Hemodynamic stability with remimazolam versus propofol during anesthesia induction in hypertensive patients: a meta-analysis with trial sequential analysis of randomized controlled trials
- Author:
Seung Eun SONG
1
;
Sang Hun KIM
;
Seongtae JEONG
;
Hyun KANG
;
Hyun Jung KIM
Author Information
- Publication Type:Systematic Review
- From:Korean Journal of Anesthesiology 2026;79(3):306-317
- CountryRepublic of Korea
- Language:English
-
Abstract:
Background:Hypertensive patients tend to have an increased risk of hypotension during anesthesia induction, which can result in adverse outcomes. This study aimed to compare hemodynamic stability with remimazolam versus propofol in hypertensive patients.
Methods:This meta-analysis analyzed randomized controlled trials investigating the hemodynamic outcomes of remimazolam versus propofol during anesthesia induction in hypertensive adults. A systematic search of electronic databases was conducted in November 2024.

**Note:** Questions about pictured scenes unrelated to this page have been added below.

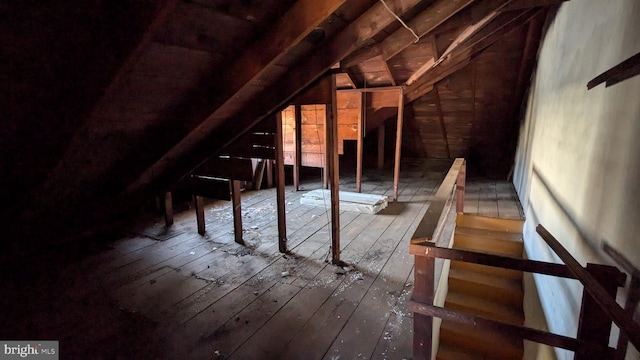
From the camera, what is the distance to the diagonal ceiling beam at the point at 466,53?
327 cm

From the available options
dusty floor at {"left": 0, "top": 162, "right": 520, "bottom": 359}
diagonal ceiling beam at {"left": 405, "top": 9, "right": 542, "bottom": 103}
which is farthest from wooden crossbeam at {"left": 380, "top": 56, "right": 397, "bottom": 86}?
dusty floor at {"left": 0, "top": 162, "right": 520, "bottom": 359}

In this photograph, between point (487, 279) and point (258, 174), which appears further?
point (258, 174)

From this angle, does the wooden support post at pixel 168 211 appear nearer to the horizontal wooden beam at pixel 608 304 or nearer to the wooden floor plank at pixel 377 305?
the wooden floor plank at pixel 377 305

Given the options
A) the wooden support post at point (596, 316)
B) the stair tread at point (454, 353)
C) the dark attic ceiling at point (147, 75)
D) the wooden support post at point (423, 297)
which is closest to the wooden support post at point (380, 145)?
the dark attic ceiling at point (147, 75)

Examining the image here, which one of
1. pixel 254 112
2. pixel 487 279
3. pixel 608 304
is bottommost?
pixel 487 279

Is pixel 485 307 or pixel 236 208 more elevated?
pixel 236 208

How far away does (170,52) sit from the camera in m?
1.42

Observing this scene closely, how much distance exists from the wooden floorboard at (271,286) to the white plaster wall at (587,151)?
0.91 m

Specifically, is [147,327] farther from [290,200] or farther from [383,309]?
[290,200]

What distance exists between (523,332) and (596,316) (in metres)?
0.22

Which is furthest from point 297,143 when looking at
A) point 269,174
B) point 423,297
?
point 423,297

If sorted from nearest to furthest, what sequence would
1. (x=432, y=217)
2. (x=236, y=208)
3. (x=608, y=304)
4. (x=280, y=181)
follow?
(x=608, y=304), (x=432, y=217), (x=280, y=181), (x=236, y=208)

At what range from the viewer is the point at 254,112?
89.7 inches

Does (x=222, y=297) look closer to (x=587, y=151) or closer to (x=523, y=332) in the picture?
(x=523, y=332)
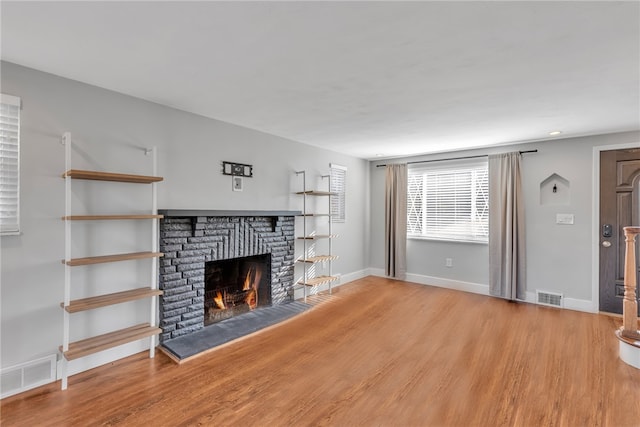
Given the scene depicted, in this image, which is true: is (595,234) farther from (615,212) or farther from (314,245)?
(314,245)

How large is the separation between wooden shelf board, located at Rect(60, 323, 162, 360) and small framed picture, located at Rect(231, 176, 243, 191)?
68.0 inches

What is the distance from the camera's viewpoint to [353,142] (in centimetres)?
455

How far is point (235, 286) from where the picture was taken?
388 cm

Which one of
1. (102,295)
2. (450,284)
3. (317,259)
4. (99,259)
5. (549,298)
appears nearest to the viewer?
(99,259)

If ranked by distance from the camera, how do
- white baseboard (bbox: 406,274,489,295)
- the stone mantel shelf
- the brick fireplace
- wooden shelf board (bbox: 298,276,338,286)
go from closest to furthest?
the stone mantel shelf, the brick fireplace, wooden shelf board (bbox: 298,276,338,286), white baseboard (bbox: 406,274,489,295)

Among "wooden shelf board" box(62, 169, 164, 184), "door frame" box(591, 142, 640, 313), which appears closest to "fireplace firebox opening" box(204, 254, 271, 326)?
"wooden shelf board" box(62, 169, 164, 184)

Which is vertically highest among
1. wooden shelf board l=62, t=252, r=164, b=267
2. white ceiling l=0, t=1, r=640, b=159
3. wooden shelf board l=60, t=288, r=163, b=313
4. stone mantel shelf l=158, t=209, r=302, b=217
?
white ceiling l=0, t=1, r=640, b=159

Results:Six studies were included in the final analysis. The administration of remimazolam significantly lowered the risk of hypotension (risk ratio [RR] = 0.711, 95% CI [0.545–0.929], I2 = 67.54%) and bradycardia (RR = 0.256, 95% CI [0.101–0.649], I2 = 0.0%). It also resulted in a higher minimum mean arterial pressure (mean difference [MD] = 9.023 mmHg, 95% CI [0.243–17.802], I2 = 97.50%) and higher minimum heart rate (MD = 7.200 beats/min, 95% CI [1.960–12.441], I2 = 86.40%). Despite these findings, substantial heterogeneity was observed in continuous outcomes. The trial sequential analysis revealed that none of the outcomes reached the required information size.

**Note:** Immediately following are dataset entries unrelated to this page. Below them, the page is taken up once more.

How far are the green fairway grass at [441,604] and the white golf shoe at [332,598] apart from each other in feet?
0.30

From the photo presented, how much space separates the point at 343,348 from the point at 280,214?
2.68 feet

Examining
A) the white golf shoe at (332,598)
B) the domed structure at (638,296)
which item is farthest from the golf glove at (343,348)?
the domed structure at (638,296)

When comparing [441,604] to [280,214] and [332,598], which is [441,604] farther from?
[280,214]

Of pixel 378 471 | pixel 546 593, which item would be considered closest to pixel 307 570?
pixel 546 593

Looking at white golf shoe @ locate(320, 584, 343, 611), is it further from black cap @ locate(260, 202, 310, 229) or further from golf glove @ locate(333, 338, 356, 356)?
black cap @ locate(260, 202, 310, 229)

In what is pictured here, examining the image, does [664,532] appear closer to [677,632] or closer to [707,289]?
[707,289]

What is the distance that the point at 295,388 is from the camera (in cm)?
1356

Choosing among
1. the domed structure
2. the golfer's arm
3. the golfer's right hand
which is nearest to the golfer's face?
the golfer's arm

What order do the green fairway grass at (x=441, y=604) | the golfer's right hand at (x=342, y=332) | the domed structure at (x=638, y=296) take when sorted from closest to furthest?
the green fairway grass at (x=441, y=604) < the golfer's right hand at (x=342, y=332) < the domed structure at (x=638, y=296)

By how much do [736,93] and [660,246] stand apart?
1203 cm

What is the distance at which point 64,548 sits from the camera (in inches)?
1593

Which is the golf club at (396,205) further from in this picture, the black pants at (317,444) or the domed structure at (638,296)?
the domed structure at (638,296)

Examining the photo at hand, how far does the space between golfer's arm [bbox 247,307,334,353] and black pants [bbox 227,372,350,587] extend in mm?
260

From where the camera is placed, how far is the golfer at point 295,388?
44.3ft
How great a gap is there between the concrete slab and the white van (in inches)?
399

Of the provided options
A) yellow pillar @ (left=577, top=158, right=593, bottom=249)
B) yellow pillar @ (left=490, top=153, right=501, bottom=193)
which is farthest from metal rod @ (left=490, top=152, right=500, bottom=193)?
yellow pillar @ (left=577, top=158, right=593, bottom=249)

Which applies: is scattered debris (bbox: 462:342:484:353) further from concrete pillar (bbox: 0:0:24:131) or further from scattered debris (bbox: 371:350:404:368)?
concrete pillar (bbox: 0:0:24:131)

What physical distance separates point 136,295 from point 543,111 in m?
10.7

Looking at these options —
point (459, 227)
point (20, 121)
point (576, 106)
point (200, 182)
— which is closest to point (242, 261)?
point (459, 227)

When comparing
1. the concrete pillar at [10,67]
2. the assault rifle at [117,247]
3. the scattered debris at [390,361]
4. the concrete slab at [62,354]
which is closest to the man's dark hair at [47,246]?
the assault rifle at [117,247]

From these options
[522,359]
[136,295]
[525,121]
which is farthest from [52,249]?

Conclusions:The administration of remimazolam showed a trend toward superior hemodynamic stability compared with propofol during anesthesia induction in hypertensive patients, especially in minimizing the incidence of hypotension and bradycardia. However, the trial sequential analysis results remain inconclusive, the current evidence is limited by small sample sizes, and larger trials are needed to confirm our findings.